___ DATA EXTRACT

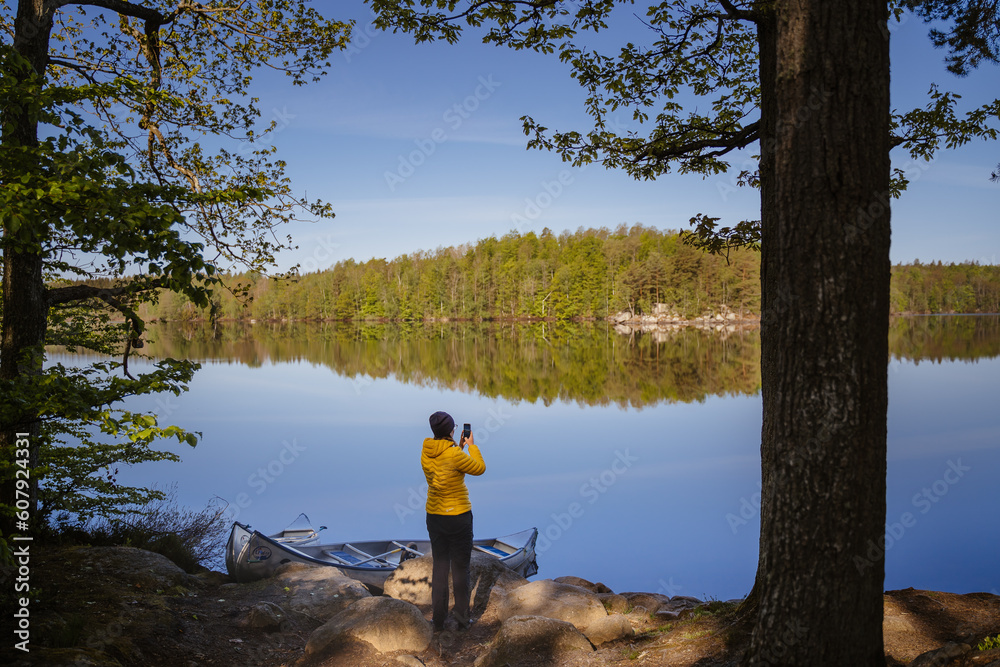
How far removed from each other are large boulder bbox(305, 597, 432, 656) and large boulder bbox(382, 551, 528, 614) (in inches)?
55.2

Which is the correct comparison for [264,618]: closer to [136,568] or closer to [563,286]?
[136,568]

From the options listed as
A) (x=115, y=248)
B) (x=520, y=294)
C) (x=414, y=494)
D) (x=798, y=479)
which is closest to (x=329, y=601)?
(x=115, y=248)

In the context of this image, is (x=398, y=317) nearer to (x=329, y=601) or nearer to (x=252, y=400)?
(x=252, y=400)

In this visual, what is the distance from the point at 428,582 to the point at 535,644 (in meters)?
2.54

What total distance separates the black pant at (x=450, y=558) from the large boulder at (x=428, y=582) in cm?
78

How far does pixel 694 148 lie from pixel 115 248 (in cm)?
519

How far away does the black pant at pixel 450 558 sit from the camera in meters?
5.77

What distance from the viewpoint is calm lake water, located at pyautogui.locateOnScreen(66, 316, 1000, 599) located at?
450 inches

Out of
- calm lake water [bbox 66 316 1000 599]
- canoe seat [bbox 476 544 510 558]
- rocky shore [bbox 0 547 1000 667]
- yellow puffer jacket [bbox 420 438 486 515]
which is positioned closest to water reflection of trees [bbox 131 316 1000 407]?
calm lake water [bbox 66 316 1000 599]

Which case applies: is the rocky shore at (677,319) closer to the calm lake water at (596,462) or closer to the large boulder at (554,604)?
the calm lake water at (596,462)

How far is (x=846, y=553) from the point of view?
2.95 metres

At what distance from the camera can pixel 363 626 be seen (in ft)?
17.1

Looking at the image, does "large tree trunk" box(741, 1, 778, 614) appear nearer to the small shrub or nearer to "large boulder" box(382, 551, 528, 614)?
"large boulder" box(382, 551, 528, 614)

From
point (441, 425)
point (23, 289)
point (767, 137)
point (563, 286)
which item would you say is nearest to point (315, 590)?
point (441, 425)
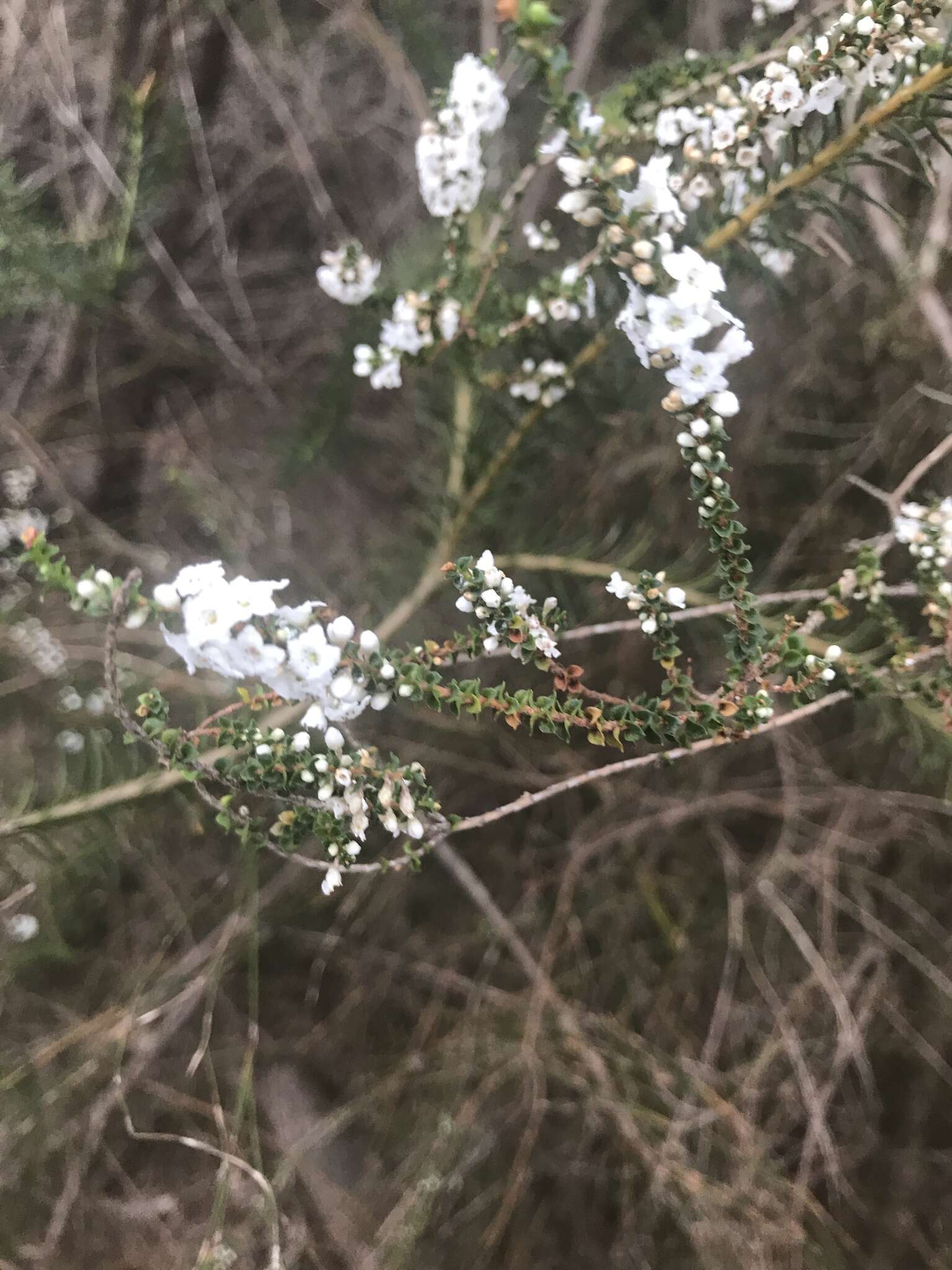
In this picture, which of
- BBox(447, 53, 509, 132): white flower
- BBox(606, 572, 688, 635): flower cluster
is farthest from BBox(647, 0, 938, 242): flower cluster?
BBox(606, 572, 688, 635): flower cluster

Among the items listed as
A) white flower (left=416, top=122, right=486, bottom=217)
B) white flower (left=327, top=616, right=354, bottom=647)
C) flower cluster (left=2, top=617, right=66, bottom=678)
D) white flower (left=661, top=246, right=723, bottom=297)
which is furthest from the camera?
flower cluster (left=2, top=617, right=66, bottom=678)

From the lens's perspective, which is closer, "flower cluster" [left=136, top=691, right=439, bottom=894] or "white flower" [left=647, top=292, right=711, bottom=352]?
"white flower" [left=647, top=292, right=711, bottom=352]

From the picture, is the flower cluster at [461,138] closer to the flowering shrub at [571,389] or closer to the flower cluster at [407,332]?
the flowering shrub at [571,389]

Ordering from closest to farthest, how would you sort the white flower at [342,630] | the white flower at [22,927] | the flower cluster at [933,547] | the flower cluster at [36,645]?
the white flower at [342,630] → the flower cluster at [933,547] → the white flower at [22,927] → the flower cluster at [36,645]

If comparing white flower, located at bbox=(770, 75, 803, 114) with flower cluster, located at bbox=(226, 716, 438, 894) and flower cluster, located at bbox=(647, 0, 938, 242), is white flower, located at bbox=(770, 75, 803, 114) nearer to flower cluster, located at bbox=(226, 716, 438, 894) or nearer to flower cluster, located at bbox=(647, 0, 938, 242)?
flower cluster, located at bbox=(647, 0, 938, 242)

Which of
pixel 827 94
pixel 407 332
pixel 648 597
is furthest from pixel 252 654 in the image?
pixel 827 94

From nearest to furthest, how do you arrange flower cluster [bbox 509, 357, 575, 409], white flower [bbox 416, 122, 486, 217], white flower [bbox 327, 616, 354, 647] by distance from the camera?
white flower [bbox 327, 616, 354, 647], white flower [bbox 416, 122, 486, 217], flower cluster [bbox 509, 357, 575, 409]

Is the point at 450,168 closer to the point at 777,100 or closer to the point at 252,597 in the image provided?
the point at 777,100

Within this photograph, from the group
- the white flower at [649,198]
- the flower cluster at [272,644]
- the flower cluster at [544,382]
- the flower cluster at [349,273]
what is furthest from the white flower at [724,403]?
the flower cluster at [349,273]
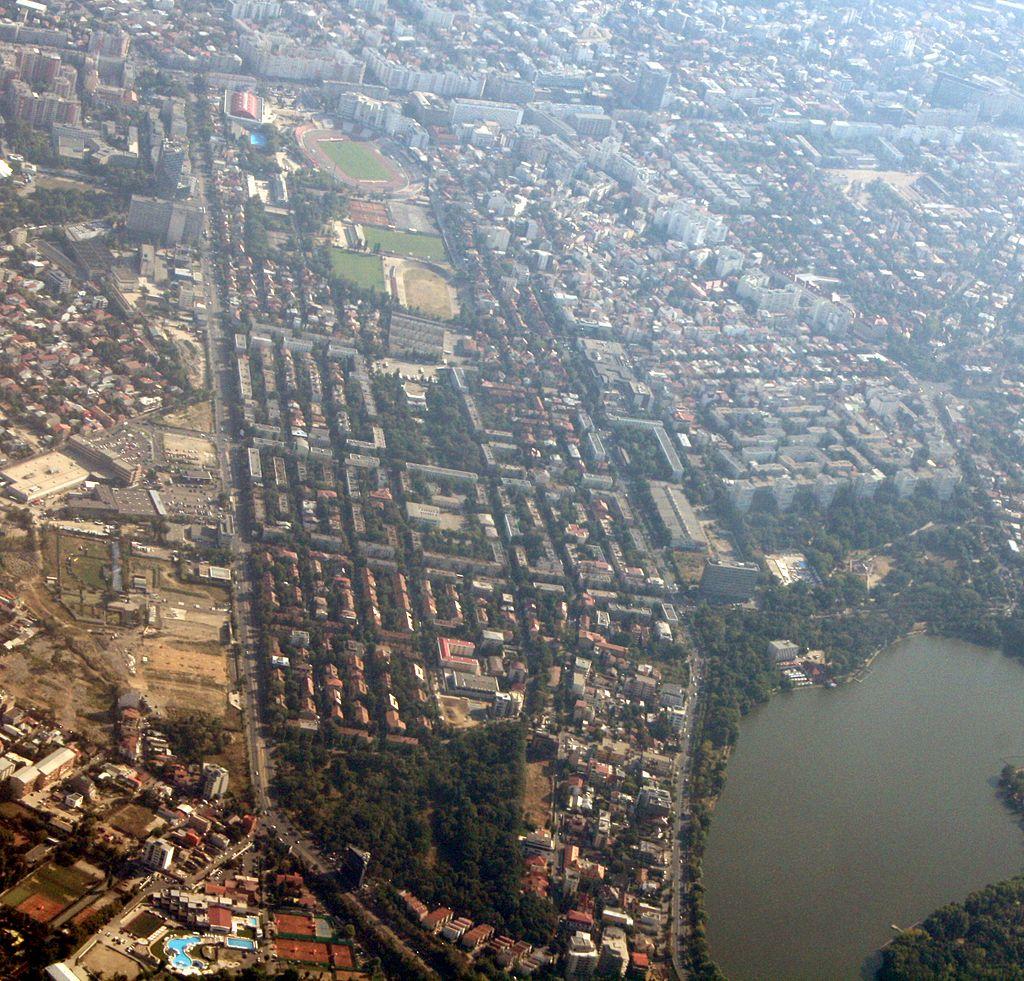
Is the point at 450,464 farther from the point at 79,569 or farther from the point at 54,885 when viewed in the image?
the point at 54,885

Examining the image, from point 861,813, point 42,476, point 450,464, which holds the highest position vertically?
point 42,476

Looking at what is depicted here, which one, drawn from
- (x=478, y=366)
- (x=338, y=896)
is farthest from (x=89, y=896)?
(x=478, y=366)

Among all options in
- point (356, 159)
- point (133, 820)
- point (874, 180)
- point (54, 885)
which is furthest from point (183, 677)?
point (874, 180)

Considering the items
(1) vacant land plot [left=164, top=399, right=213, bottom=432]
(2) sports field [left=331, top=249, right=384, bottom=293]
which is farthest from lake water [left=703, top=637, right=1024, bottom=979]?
(2) sports field [left=331, top=249, right=384, bottom=293]

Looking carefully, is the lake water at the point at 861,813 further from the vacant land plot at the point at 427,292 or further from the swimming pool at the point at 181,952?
the vacant land plot at the point at 427,292

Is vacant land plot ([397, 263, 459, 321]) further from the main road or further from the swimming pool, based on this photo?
the swimming pool
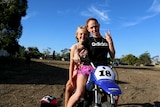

______

CHALLENGE | Copy out the lines in the records above from the line containing "Ordering from closest" through the line containing "the white flower at [342,630] →", both included.

CORRECT OUTPUT |
Ordering from closest to farthest, how would you sort the white flower at [342,630] | the white flower at [22,927] | the flower cluster at [933,547] | the flower cluster at [36,645]?
the white flower at [342,630] → the flower cluster at [933,547] → the white flower at [22,927] → the flower cluster at [36,645]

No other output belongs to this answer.